- Assignment -
Output the entries word for word. Omit images.

- Information -
======
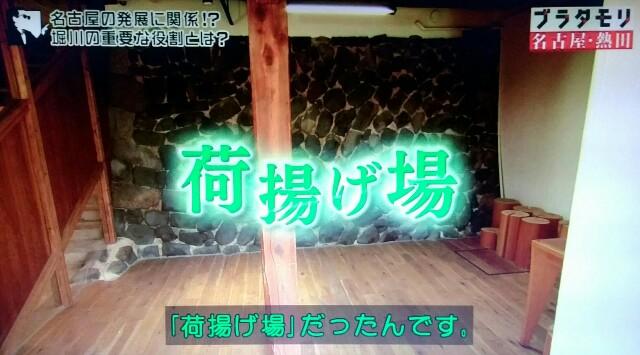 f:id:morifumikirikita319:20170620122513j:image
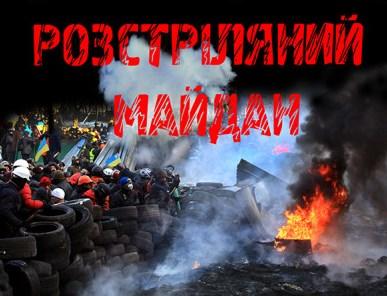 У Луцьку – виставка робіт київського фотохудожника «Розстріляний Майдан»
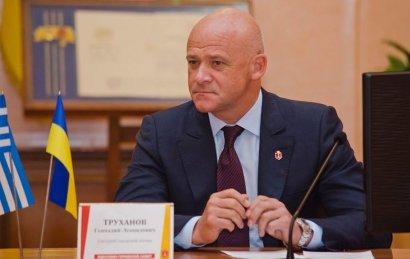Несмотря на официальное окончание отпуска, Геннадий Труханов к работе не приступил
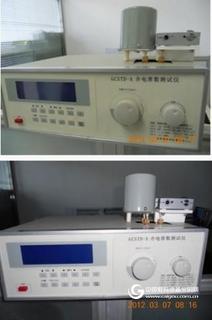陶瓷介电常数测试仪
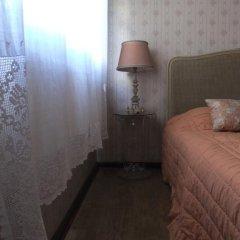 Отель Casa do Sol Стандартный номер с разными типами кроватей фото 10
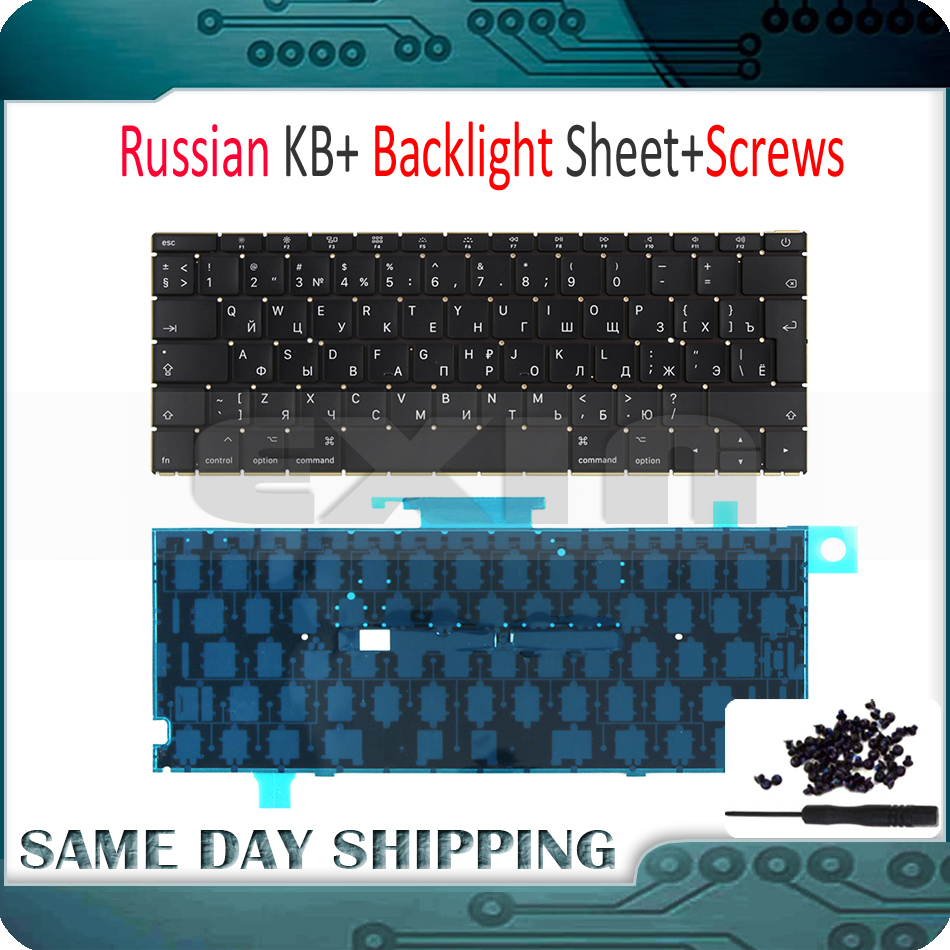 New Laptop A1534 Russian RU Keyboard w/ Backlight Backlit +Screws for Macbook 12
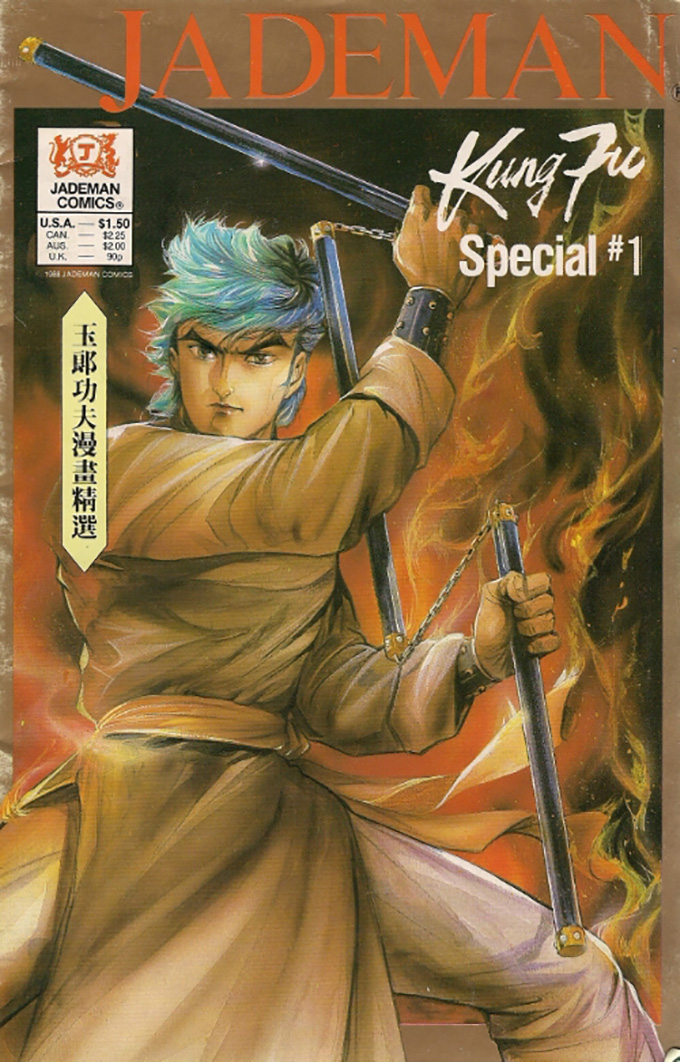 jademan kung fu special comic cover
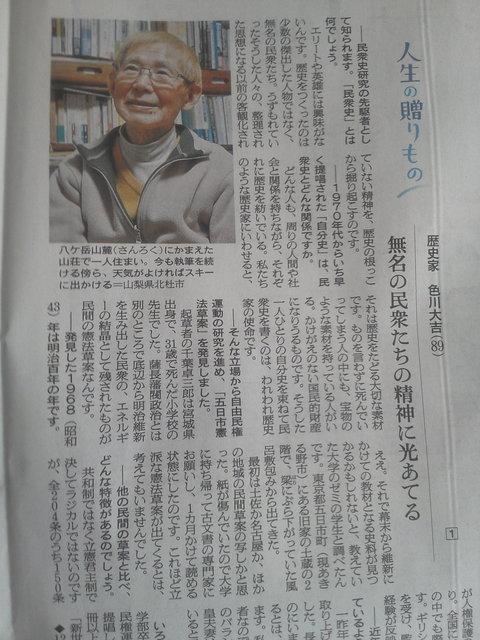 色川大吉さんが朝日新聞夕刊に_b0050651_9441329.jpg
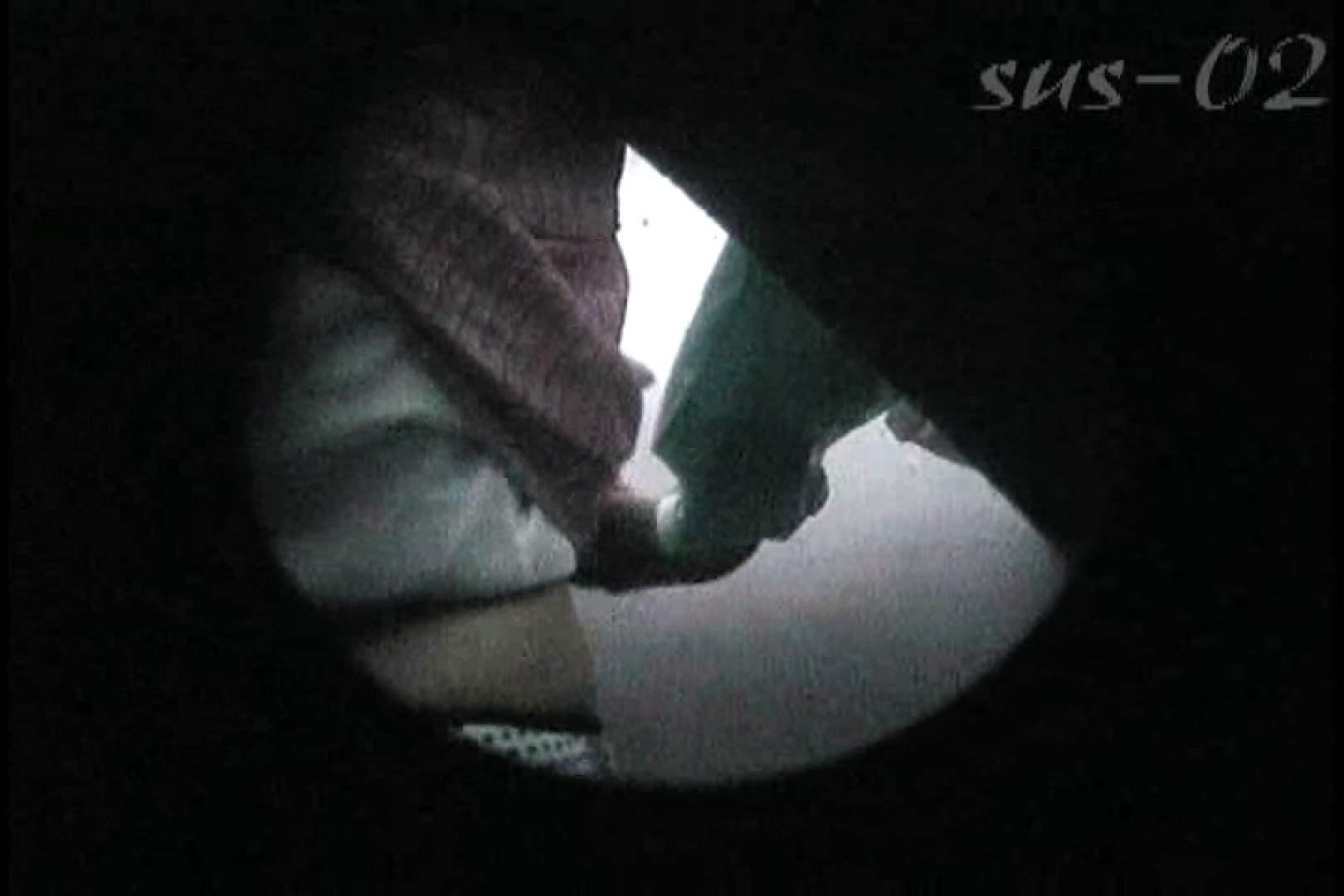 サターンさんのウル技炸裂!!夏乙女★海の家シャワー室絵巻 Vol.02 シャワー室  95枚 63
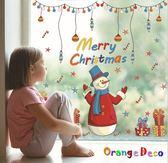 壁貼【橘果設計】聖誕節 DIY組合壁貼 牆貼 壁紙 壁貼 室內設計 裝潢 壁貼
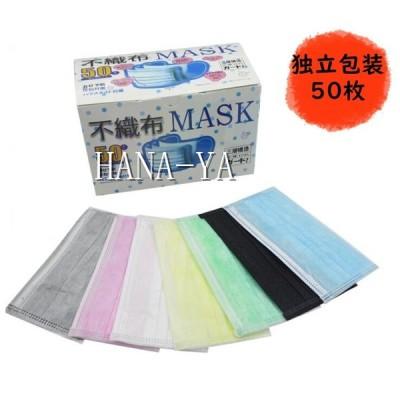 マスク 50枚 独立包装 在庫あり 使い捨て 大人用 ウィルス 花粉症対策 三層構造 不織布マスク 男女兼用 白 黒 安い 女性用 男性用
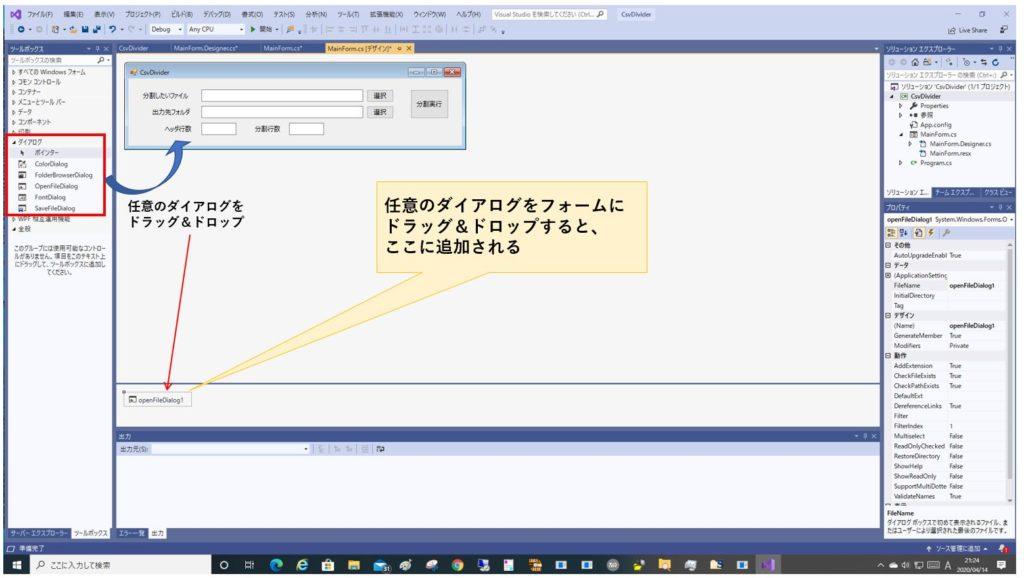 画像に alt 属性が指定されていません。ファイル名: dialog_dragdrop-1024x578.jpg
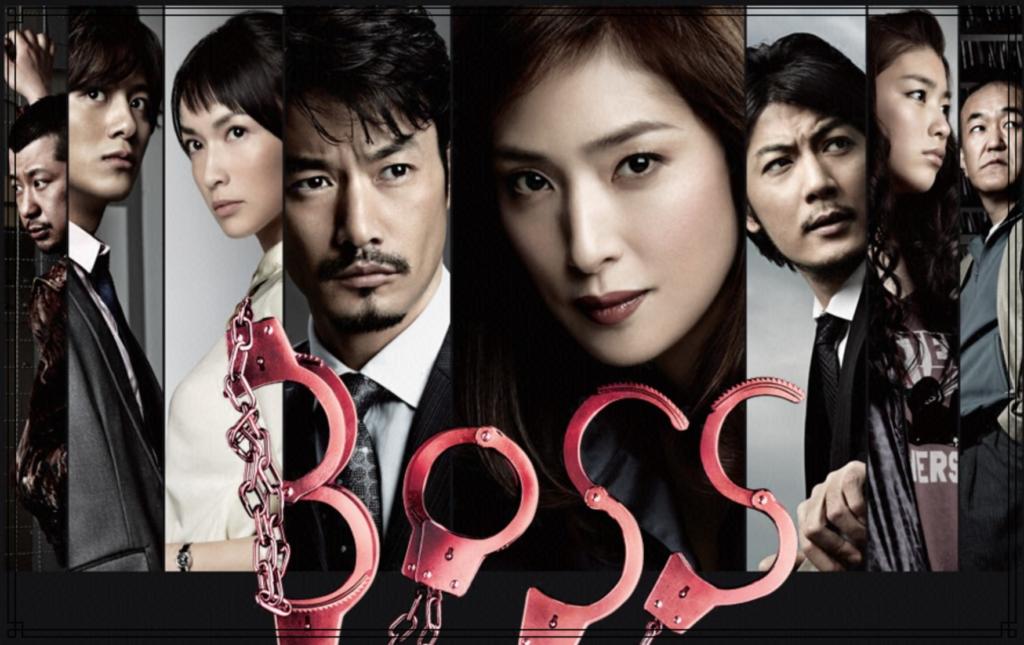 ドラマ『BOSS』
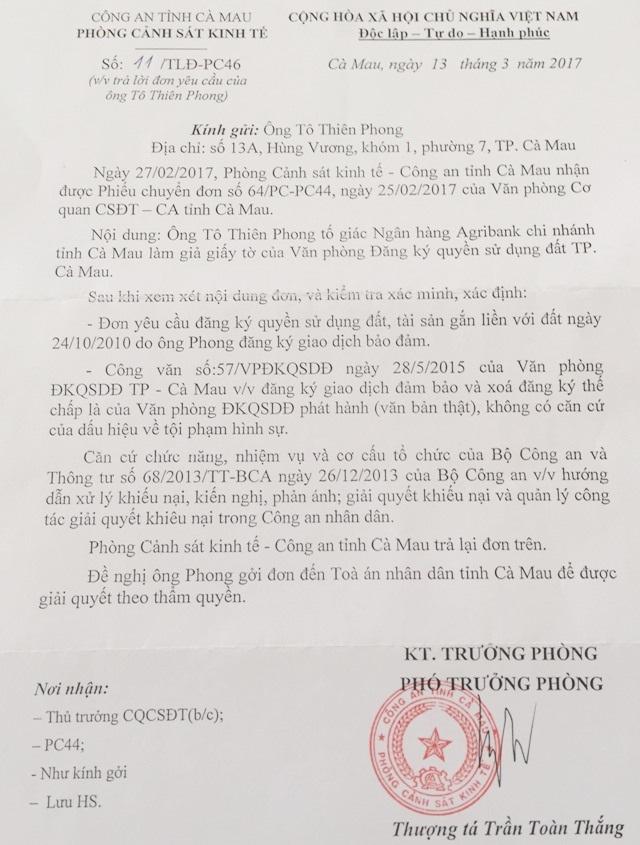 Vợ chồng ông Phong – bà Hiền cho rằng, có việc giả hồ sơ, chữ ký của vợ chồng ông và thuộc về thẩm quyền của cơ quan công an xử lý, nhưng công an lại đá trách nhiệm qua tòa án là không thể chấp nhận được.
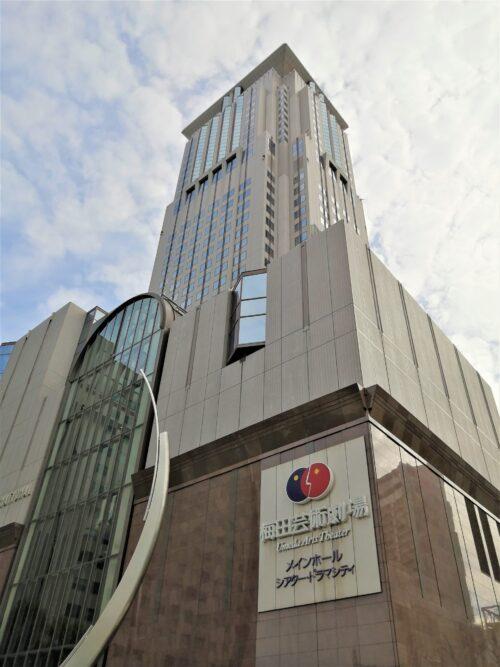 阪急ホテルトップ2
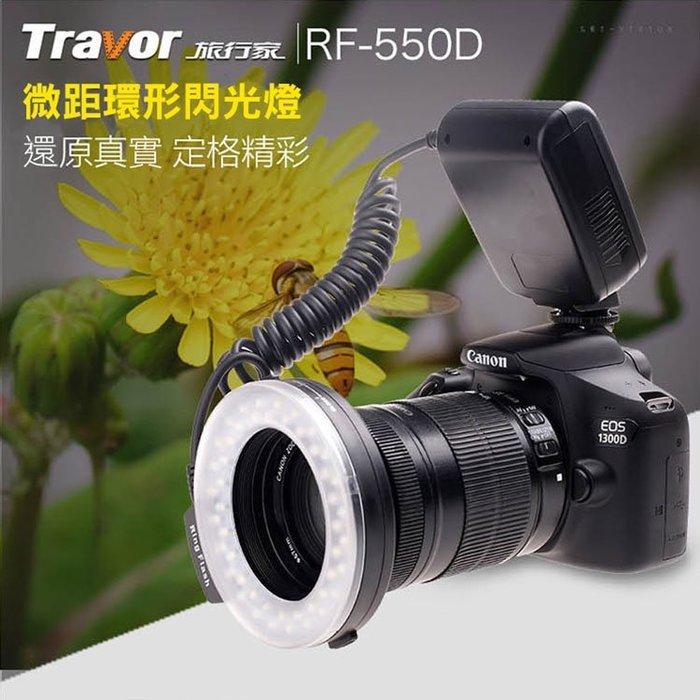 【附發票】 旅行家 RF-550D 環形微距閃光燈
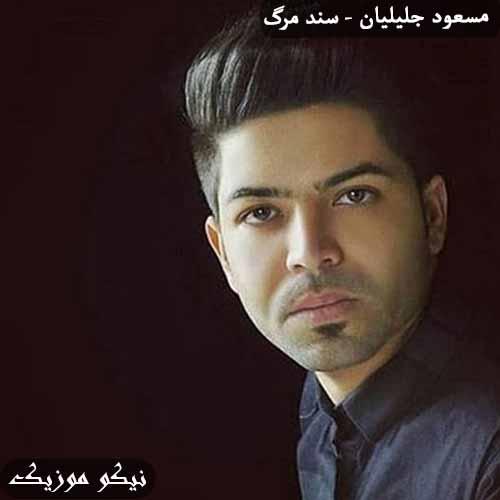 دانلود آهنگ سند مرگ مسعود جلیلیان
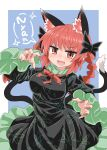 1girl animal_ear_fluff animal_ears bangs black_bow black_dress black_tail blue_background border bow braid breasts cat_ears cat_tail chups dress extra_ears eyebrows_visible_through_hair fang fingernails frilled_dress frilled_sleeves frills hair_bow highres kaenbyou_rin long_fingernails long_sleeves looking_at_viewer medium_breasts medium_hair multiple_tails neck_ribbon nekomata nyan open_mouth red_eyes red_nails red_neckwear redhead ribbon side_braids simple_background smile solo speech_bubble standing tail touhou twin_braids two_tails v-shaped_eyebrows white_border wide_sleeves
======
- Response for this exercise -
 f:id:morifumikirikita319:20170620122513j:image
 У Луцьку – виставка робіт київського фотохудожника «Розстріляний Майдан»
Несмотря на официальное окончание отпуска, Геннадий Труханов к работе не приступил
陶瓷介电常数测试仪
 Отель Casa do Sol Стандартный номер с разными типами кроватей фото 10
 New Laptop A1534 Russian RU Keyboard w/ Backlight Backlit +Screws for Macbook 12
 jademan kung fu special comic cover
 色川大吉さんが朝日新聞夕刊に_b0050651_9441329.jpg
 サターンさんのウル技炸裂!!夏乙女★海の家シャワー室絵巻 Vol.02 シャワー室  95枚 63
 壁貼【橘果設計】聖誕節 DIY組合壁貼 牆貼 壁紙 壁貼 室內設計 裝潢 壁貼
 マスク 50枚 独立包装 在庫あり 使い捨て 大人用 ウィルス 花粉症対策 三層構造 不織布マスク 男女兼用 白 黒 安い 女性用 男性用
 画像に alt 属性が指定されていません。ファイル名: dialog_dragdrop-1024x578.jpg
 ドラマ『BOSS』
 Vợ chồng ông Phong – bà Hiền cho rằng, có việc giả hồ sơ, chữ ký của vợ chồng ông và thuộc về thẩm quyền của cơ quan công an xử lý, nhưng công an lại đá trách nhiệm qua tòa án là không thể chấp nhận được.
 阪急ホテルトップ2
 【附發票】 旅行家 RF-550D 環形微距閃光燈
 دانلود آهنگ سند مرگ مسعود جلیلیان
 1girl animal_ear_fluff animal_ears bangs black_bow black_dress black_tail blue_background border bow braid breasts cat_ears cat_tail chups dress extra_ears eyebrows_visible_through_hair fang fingernails frilled_dress frilled_sleeves frills hair_bow highres kaenbyou_rin long_fingernails long_sleeves looking_at_viewer medium_breasts medium_hair multiple_tails neck_ribbon nekomata nyan open_mouth red_eyes red_nails red_neckwear redhead ribbon side_braids simple_background smile solo speech_bubble standing tail touhou twin_braids two_tails v-shaped_eyebrows white_border wide_sleeves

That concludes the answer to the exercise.